### What to do
As written and without pictures, set down the lines from the one that contains "A beautiful sunset" through the end of the data.

### Exercise data
>>>

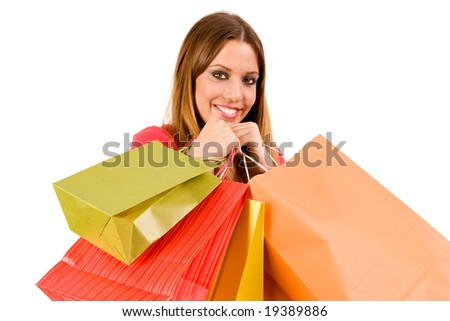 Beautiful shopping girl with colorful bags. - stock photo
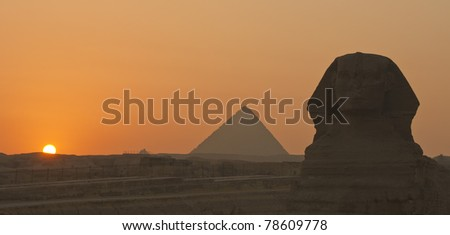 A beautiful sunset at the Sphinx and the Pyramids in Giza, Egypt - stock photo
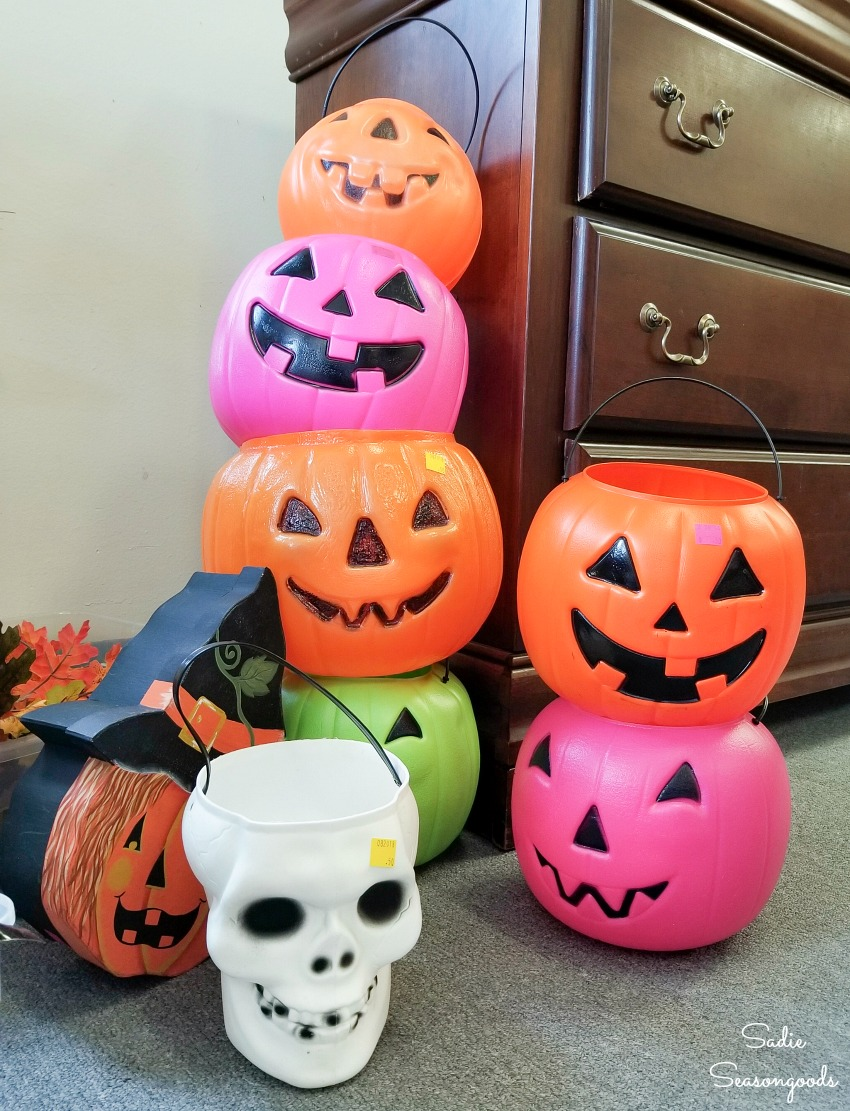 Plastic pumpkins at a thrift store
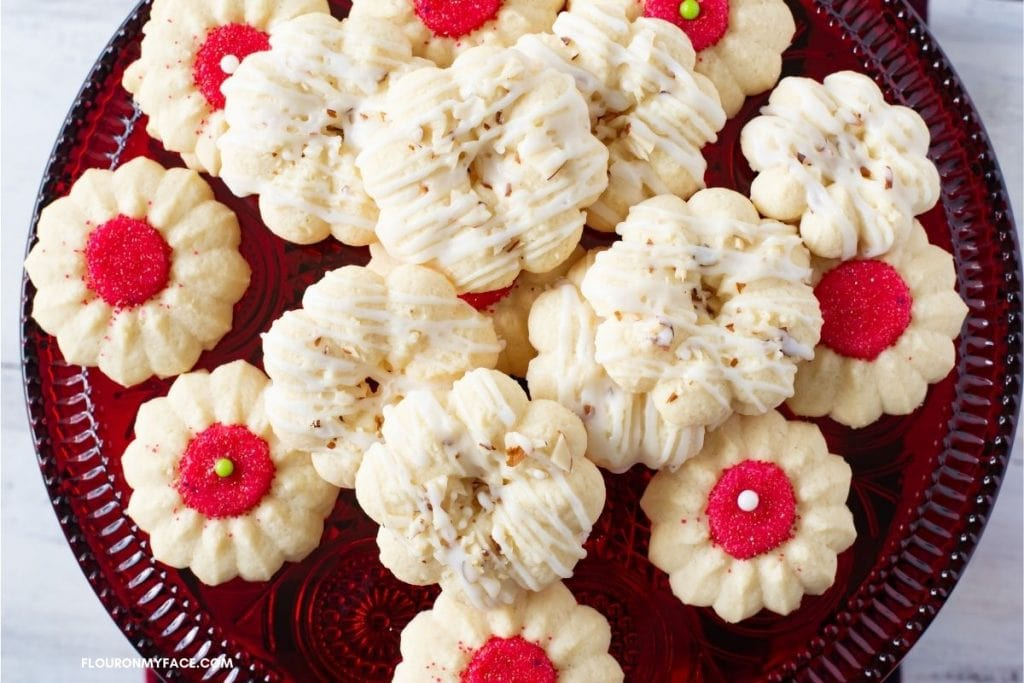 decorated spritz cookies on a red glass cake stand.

<<<

### Response area
 A beautiful sunset at the Sphinx and the Pyramids in Giza, Egypt - stock photo
 Plastic pumpkins at a thrift store
 decorated spritz cookies on a red glass cake stand.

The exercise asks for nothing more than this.